───── LISTED ENTRIES ─────
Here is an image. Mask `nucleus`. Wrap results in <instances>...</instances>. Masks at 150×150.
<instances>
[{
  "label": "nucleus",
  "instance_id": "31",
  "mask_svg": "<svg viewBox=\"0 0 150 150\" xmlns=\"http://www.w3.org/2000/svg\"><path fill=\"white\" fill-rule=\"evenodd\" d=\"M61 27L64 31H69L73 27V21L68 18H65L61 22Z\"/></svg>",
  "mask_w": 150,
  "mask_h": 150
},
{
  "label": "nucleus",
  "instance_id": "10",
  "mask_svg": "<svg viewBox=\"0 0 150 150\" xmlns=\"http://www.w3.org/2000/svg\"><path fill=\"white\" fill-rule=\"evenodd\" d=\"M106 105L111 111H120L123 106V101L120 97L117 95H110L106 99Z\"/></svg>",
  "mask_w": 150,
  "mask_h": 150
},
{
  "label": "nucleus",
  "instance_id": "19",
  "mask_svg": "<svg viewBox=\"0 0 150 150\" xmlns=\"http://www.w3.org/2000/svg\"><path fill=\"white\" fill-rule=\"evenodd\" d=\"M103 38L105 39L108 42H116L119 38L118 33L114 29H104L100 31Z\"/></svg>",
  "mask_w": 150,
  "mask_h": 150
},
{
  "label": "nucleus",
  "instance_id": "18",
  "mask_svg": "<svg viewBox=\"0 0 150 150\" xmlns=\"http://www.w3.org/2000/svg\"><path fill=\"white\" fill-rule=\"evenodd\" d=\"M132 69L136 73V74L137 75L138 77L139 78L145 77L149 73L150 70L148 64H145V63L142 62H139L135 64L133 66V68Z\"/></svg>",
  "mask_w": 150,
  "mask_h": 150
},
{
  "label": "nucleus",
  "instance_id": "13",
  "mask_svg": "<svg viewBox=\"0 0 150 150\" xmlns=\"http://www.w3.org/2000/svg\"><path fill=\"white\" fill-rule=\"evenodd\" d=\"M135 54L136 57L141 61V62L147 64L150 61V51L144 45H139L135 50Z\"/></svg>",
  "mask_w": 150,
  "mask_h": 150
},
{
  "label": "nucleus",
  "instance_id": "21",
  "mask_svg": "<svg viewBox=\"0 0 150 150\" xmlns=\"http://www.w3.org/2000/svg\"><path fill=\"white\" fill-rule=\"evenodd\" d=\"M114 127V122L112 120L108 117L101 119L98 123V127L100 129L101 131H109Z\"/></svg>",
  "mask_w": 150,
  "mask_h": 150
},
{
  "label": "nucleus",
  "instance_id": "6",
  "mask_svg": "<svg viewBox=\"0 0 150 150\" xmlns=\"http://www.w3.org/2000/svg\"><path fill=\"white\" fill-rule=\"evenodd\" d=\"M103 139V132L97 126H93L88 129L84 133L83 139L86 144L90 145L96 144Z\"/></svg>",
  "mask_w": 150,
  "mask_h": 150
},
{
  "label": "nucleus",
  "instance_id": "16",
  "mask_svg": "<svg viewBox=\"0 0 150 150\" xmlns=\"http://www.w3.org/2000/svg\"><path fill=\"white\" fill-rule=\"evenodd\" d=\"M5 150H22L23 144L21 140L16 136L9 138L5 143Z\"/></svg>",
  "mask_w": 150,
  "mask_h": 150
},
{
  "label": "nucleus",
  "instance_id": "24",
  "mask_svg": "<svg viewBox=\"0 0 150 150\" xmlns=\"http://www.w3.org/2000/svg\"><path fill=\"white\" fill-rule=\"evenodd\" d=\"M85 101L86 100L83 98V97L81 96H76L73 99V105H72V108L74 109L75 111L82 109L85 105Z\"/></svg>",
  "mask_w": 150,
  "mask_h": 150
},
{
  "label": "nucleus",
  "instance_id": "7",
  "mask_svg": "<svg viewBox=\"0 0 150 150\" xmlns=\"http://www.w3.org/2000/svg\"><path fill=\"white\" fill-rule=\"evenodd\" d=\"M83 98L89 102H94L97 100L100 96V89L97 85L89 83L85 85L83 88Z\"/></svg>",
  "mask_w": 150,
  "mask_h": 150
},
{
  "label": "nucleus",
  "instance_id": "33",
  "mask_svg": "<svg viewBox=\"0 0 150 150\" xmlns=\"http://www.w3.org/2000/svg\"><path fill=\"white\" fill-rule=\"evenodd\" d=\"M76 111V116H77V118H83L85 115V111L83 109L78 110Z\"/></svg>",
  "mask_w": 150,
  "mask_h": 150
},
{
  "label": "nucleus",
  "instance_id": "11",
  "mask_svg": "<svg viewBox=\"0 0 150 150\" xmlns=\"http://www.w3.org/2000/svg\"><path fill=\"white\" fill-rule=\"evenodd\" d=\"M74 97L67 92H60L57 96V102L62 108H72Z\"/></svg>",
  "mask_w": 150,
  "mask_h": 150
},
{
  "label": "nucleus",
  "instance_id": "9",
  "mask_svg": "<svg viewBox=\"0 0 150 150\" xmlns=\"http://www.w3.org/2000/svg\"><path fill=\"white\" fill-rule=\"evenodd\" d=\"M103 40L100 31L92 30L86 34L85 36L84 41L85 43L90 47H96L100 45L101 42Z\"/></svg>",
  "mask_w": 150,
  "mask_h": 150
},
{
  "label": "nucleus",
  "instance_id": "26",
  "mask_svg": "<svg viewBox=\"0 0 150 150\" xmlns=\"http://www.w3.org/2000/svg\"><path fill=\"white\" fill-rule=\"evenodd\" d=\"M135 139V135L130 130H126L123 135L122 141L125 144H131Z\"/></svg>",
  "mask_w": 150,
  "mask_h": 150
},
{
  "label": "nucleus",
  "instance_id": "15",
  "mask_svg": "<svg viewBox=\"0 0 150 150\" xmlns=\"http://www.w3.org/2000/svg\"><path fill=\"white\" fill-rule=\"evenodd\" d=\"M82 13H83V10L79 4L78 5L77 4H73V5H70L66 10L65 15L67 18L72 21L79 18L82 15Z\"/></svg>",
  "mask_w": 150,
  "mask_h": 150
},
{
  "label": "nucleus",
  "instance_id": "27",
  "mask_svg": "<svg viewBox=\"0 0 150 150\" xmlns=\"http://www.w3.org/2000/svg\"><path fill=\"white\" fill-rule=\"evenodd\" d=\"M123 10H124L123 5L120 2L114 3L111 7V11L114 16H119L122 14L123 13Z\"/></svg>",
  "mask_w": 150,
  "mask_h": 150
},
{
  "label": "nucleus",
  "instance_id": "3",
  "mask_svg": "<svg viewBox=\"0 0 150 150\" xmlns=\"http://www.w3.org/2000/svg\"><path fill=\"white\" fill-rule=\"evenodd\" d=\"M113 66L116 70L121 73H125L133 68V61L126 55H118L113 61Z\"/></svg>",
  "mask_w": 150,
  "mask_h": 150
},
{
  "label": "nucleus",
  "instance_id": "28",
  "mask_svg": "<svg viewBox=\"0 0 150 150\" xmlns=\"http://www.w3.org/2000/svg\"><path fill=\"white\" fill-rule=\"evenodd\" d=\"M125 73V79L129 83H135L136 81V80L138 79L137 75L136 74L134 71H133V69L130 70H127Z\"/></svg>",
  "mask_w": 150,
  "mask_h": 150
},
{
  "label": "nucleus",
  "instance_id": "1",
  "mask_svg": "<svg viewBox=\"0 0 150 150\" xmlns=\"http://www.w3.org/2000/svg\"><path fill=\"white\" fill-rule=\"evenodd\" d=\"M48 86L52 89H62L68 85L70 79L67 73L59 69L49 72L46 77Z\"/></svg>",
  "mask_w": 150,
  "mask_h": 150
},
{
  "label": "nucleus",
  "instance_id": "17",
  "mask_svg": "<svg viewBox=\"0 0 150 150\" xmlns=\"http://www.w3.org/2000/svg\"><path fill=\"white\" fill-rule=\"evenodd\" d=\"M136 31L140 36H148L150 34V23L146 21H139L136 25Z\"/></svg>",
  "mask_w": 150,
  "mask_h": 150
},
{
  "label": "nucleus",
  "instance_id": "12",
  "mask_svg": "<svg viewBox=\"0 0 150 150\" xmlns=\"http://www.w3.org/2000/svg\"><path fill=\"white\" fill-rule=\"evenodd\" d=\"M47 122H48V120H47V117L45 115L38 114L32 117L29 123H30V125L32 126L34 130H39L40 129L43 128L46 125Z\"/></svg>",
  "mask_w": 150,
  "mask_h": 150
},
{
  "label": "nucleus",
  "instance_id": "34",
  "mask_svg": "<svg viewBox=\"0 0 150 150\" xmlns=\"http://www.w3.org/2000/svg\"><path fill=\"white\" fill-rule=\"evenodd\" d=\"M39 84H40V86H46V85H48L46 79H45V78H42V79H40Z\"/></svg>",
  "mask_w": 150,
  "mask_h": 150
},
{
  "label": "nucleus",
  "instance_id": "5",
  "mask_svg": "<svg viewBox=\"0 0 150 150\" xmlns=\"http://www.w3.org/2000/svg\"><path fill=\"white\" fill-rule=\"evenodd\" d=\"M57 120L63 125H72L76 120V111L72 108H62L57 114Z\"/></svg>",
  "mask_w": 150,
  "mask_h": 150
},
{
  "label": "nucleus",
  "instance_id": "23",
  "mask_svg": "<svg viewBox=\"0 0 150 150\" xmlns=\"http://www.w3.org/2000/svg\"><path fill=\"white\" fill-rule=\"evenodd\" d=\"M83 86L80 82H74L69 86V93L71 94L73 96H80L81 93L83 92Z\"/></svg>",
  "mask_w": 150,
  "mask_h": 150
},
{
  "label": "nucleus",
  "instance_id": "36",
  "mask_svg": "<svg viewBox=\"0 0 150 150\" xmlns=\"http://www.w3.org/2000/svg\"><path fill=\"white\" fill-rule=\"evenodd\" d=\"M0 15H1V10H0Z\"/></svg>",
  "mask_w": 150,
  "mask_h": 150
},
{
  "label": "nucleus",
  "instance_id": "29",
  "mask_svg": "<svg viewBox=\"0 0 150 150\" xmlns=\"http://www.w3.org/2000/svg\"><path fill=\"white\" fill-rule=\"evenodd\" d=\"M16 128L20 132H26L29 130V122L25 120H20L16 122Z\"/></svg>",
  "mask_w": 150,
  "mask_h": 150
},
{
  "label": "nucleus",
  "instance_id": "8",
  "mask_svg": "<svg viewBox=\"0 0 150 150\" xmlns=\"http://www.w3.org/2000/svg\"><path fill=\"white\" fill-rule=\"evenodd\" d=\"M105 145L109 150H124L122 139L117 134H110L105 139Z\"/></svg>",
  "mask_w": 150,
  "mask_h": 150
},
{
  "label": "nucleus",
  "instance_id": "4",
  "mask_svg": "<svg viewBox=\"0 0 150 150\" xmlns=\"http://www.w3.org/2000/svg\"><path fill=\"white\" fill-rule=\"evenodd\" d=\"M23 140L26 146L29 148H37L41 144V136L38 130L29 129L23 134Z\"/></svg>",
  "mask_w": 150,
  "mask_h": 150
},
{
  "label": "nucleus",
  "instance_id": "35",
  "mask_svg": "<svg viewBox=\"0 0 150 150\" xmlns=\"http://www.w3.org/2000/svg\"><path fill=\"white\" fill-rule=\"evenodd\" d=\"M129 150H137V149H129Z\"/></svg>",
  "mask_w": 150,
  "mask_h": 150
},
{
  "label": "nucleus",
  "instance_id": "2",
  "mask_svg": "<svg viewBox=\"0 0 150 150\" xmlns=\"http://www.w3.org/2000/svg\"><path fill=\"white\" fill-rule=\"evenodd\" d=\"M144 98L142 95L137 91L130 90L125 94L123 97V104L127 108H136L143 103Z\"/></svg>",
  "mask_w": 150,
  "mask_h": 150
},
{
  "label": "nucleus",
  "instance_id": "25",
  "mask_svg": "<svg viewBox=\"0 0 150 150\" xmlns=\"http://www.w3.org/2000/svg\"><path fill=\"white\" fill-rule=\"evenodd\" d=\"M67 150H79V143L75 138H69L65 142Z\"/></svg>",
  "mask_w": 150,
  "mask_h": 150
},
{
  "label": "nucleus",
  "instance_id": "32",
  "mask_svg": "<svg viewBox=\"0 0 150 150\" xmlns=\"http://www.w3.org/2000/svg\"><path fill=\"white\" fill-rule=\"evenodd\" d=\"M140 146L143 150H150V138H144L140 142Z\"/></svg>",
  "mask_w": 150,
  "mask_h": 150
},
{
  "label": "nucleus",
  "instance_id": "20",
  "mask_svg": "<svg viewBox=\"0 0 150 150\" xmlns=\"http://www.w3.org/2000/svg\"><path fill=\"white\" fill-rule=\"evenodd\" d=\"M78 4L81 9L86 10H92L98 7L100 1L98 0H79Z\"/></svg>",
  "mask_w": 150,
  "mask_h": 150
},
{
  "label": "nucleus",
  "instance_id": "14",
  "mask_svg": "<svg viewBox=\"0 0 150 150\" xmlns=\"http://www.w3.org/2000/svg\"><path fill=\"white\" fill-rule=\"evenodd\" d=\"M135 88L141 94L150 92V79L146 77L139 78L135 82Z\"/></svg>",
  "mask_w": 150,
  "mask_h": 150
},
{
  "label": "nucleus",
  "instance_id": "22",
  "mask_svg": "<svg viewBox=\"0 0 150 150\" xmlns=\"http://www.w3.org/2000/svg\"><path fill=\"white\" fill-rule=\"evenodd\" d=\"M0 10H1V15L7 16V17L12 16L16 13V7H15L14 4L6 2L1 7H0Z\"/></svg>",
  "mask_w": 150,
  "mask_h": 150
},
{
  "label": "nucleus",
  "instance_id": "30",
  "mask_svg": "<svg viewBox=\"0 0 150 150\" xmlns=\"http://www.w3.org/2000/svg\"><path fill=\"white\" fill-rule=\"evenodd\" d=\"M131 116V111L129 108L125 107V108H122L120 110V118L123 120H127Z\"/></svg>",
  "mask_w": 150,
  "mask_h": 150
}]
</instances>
─────
* _WHAT THE EXERCISE ASKS_: Count the lines above that contain the string "instances". Reply with the number alone.

* _CORRECT ANSWER_: 3